Apportt holds a networking conference with a talk entitled “Are we facing a change of cycle?”

Apportt holds a networking conference with a talk entitled “Are we facing a change of cycle?”
19 Jun

The Rovira i Virgili University dean, Antonio Terceño, affirmed that “the driving force behind the world economy is the emerging economies”

On Wednesday morning in the Port of Tarragona conference room, Apportt programmed a talk entitled “Are we facing a change of cycle?”. It was given by Dr Antonio Terceño, Dean of the Faculty of Economy and Business at the Rovira i Virgili University and member of the Royal Academy of Economic and Financial Sciences (Racef).

The talk was organised by the Tarragona Port Promotion Group (Apportt) as a part of a networking conference open to both the group’s members and the general public.

Some fifty people attended the conference in which different explanations and theories were put forward on the change in paradigm to which we are all subjected and that, at the same time, represents an opportunity for social change and human development.

In his introduction, the president of the Port, Josep M. Cruset expressed his gratitude to Carlos Arola, president of Apportt, for his initiative in organising this talk, before he introduced the speaker, Antonio Terceño.

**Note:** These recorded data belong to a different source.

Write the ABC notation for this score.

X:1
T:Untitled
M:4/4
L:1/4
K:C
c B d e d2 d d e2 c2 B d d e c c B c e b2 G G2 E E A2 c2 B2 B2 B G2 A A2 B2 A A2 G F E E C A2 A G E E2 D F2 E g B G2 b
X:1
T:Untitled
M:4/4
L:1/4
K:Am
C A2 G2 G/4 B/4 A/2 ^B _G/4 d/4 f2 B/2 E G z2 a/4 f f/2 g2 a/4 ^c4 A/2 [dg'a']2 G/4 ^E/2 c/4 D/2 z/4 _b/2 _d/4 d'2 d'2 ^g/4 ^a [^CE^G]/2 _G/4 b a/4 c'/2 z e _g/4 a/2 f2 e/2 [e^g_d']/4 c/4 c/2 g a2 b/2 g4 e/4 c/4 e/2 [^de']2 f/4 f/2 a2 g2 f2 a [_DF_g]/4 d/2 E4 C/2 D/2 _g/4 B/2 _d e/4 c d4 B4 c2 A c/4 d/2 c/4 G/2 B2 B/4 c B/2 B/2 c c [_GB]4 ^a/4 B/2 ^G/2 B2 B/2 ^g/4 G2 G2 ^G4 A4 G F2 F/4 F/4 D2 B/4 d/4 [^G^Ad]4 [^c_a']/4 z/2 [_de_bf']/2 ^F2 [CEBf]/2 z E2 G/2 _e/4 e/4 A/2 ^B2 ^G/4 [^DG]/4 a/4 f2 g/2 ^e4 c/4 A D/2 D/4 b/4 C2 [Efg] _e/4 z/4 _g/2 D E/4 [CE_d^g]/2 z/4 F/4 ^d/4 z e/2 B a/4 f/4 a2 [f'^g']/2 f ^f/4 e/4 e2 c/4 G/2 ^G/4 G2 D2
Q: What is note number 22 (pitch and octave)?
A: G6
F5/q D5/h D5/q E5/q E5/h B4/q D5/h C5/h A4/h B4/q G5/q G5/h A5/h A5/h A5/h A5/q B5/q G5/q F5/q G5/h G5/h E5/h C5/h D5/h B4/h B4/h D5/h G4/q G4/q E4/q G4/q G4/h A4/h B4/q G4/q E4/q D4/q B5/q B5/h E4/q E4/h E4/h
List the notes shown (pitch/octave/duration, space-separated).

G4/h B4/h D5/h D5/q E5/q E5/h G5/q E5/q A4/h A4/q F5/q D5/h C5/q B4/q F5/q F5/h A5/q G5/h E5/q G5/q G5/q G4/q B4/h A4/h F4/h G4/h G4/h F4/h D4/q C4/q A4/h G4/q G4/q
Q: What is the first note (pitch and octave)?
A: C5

Mr Terceño touched on various themes, including his explanation for understanding how the expansive cycles of the crisis don’t die of old age, but from shock. He also explained the detonators of the finalisation of a crisis, which he summarised as 25% corresponding to the financial cycle factor and/or the excesses of overvaluation; 25% from the ‘shock’ of the offer; and finally, 50% impacting directly on overheating and the errors in economic policy.

He continued his talk by speaking about the four peculiarities of the latest crisis: the first, the intervention of the central banks in purchasing debt, followed by the high rate of debt maintained and the risk that represents; the third, fixed interest rates with too many years of negative returns; and finally, political uncertainty.

Mr Terceño took a moment to focus on our country, explaining that Spain depends on internal demand and has a moderate growth calculated to be approximately 2.1% for 2019. He pointed out that that, although the deficit is shrinking, it must be reduced far more to avoid major imbalances.

From his entire talk, it was clear that the university dean wished to emphasise that the world economy is currently being led and boosted by the economies of the emerging countries, such as China, which grew by 15.4 % in 2017.